Martin Guerre has been Americanized into Jack Sommersby (Gere), a plantation owner, gambler and wife beater who returns home to his run-down brick mansion in Vine Hill, Tennessee, after years of fighting and then rotting in a Yankee prison. Laurel Sommersby (Foster) is initially chilly toward her husband. Believing Jack dead, she had promised to marry Orin Meecham (Bill Pullman), who tended her farm and raised her son, Robert (Brett Kelley). She shows Jack to his bedroom (“This is where you slept when you left”) and retreats to her own.

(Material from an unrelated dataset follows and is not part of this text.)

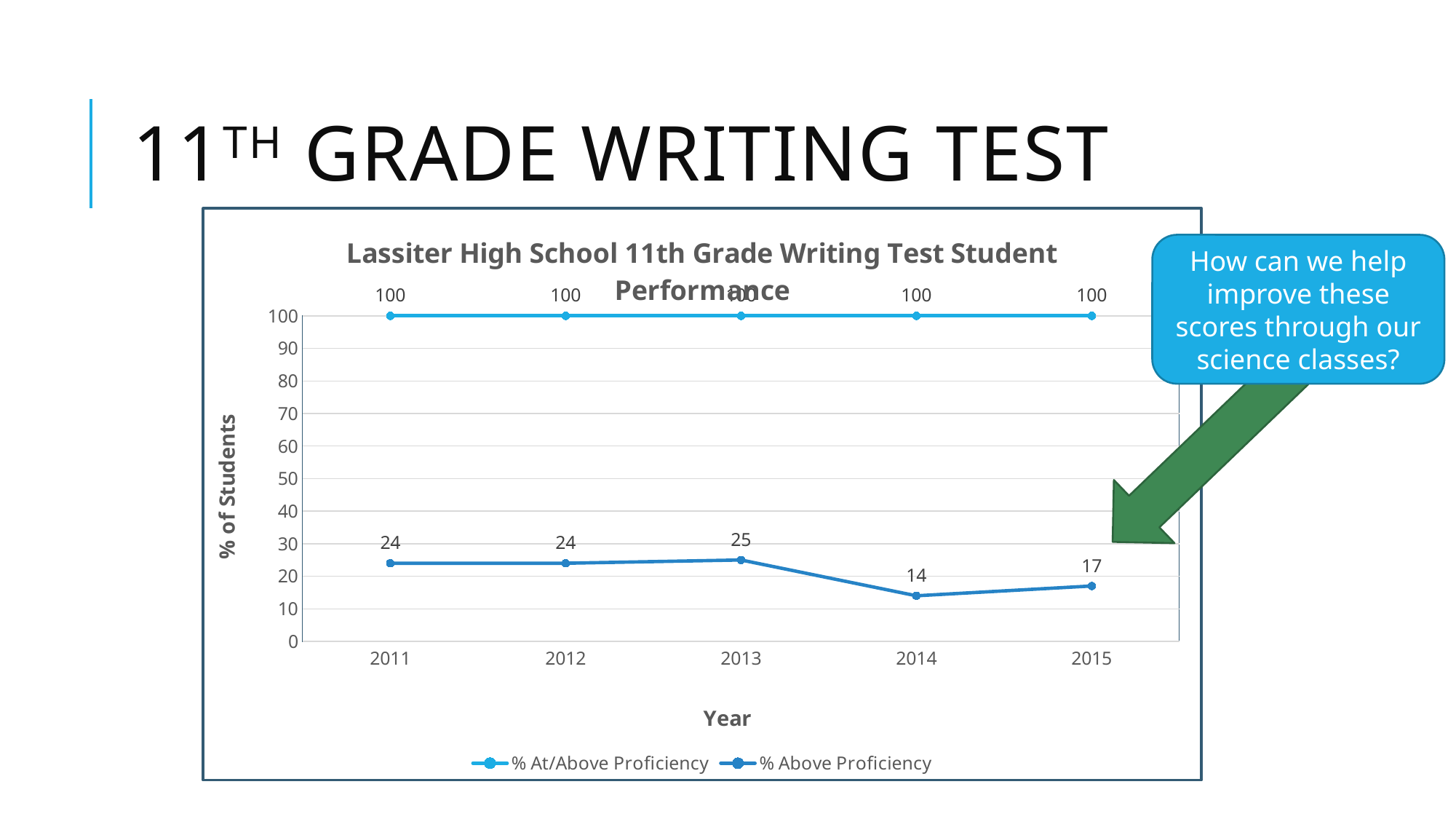
In which year is the % Above Proficiency value highest? 2013 What is the label of the y axis? % of Students What kind of chart is shown? Line chart Which is larger, the % Above Proficiency value for 2011 or for 2015? 2011 What is the % At/Above Proficiency value for 2012? 100 Does the % Above Proficiency series rise or fall from 2013 to 2014? Fall How many years are shown on the x axis? 5 How many series does the legend list? 2 What is the % Above Proficiency value for 2013? 25 What is the difference between the % Above Proficiency values for 2013 and 2014? 11 What is the % Above Proficiency value for 2014? 14 In which year is the % Above Proficiency value lowest? 2014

What follows over a year is a remarkable courtship between a wife and a husband whose face is familiar but whose kindness she can’t recognize. Laurel shaves off Jack’s beard (she’s never seen him without it) and tries to figure out how the lout who was drunk when their child was conceived and who mistreated her afterward is now a scholar who reads Homer and pursues her like an ardent lover. Jack argues that prison has changed him, but Laurel has her doubts — about his identity and his honor. Jack has run some strangers out of town; they’ve soldiered with Sommersby and claim this un-wounded man is an impostor. Jack’s tobacco-growing scheme, requiring the sale of their land to strapped neighbors and former slaves, could be his chance to get rich quick and run. But when Jack works the farm and faces the Klansmen, who are outraged at blacks’ owning property, Laurel accepts him.
This is Gere’s most passionate performance since An Officer and a Gentleman. And Foster is extraordinary. At thirty, this two-time Oscar winner has matured into a striking woman, possessed of that rare beauty that radiates intelligence. It’s not the dialogue but Foster’s eloquent eyes that tell us whether Laurel is giving herself to her husband or to a con man who has won her bruised heart.

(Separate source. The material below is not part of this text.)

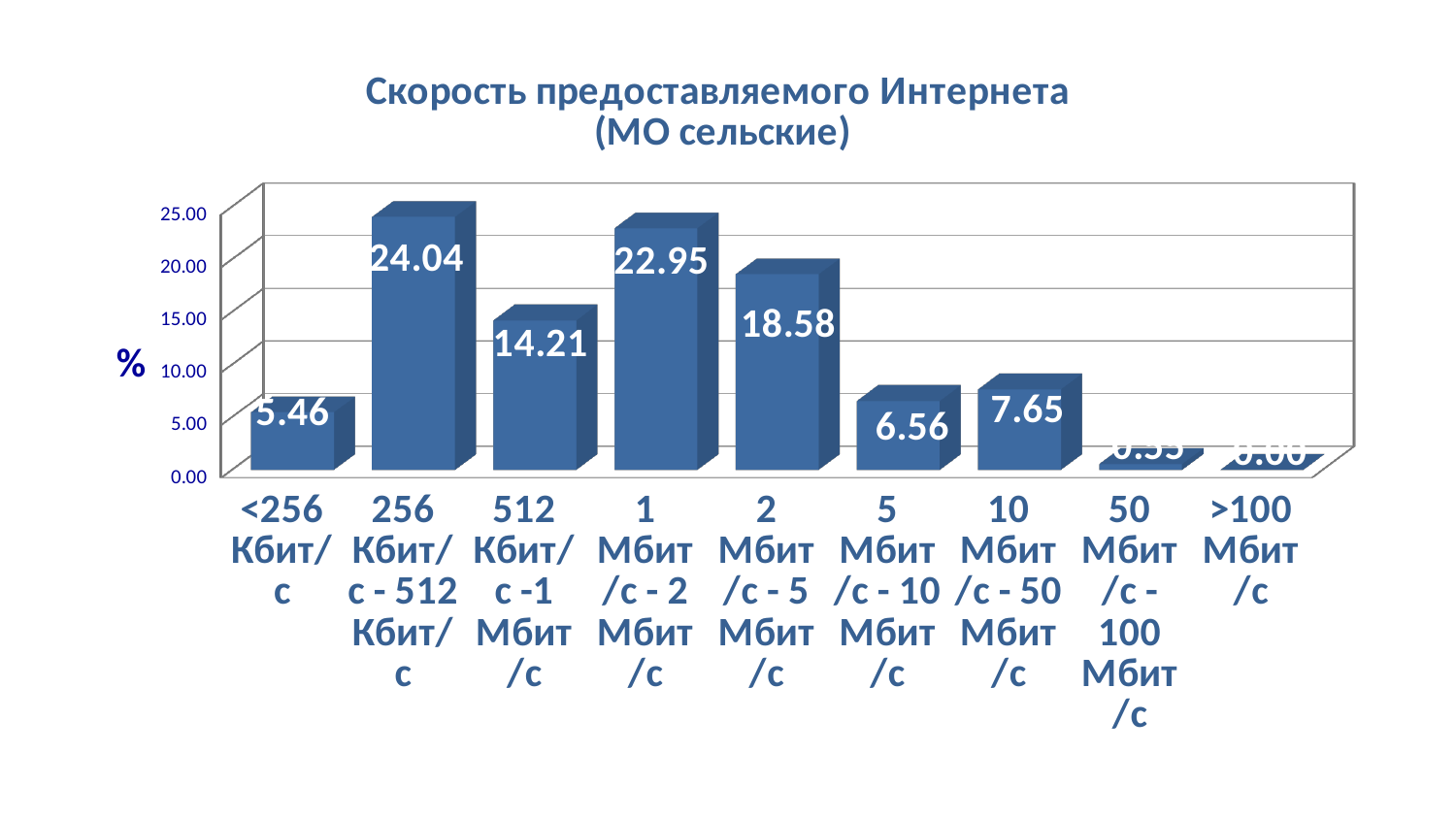
What is the value for the 10 Мбит/с - 50 Мбит/с category? 7.65 What is the difference between the values for 1 Мбит/с - 2 Мбит/с and 512 Кбит/с - 1 Мбит/с? 8.74 What is the title of the chart? Скорость предоставляемого Интернета (МО сельские) How many categories are shown on the x axis? 9 What is the value for the <256 Кбит/с category? 5.46 Is the value for 50 Мбит/с - 100 Мбит/с greater or less than 5.00? less What kind of chart is shown on the slide? bar chart What label is shown on the vertical axis? % Which is larger: the value for 5 Мбит/с - 10 Мбит/с or the value for 10 Мбит/с - 50 Мбит/с? 10 Мбит/с - 50 Мбит/с Which category has the highest value? 256 Кбит/с - 512 Кбит/с What is the value for the 256 Кбит/с - 512 Кбит/с category? 24.04 What is the value for the 2 Мбит/с - 5 Мбит/с category? 18.58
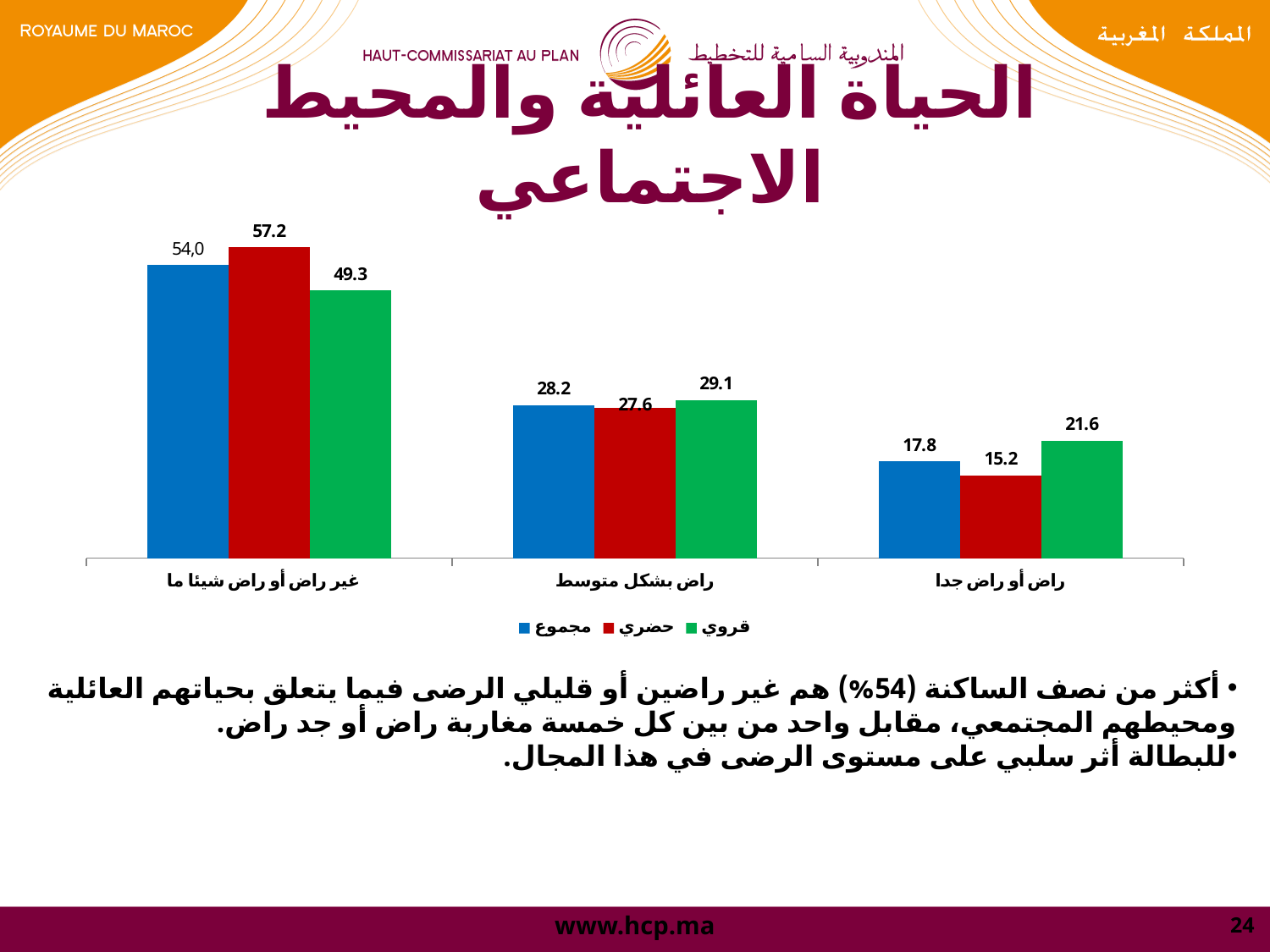
Which category has the lowest value for the قروي series? راض أو راض جدا Which colour represents the حضري series in the chart? red How many categories are shown on the x axis? 3 What is the value for مجموع in the category راض بشكل متوسط? 28.2 How many series does the legend list? 3 Which category has the highest value for the حضري series? غير راض أو راض شيئا ما In the category راض أو راض جدا, which is larger: the value for حضري or the value for قروي? قروي What is the value for حضري in the category غير راض أو راض شيئا ما? 57.2 What is the value for قروي in the category راض أو راض جدا? 21.6 What is the difference between the حضري and قروي values in the category غير راض أو راض شيئا ما? 7.9 What type of chart is shown on the slide? bar chart What is the value for مجموع in the category غير راض أو راض شيئا ما? 54,0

Things come to a head when Jack stands trial in Nashville for killing a man in a card game before he returned home. With a black judge (James Earl Jones) presiding, the trial draws the ire of the KKK. The defendant has his own worries. If he insists he’s Jack Sommersby, he’ll hang. If he can prove he’s the schoolteacher the KKK says he is, he’ll go free — but at a cost: He’ll lose Laurel, and the neighbors will lose their land.
True to the spirit, if not the letter, of Martin Guerre, Sommersby questions the nature of truth, law, marriage and identity. It asks where honor and accountability stand in a time of greed and exploitation. Despite its flaws, Sommersby makes an ideal movie for the Clinton Reconstruction era. It posits the theory, cornball to some, that love and even a new country can be built on the hope for change.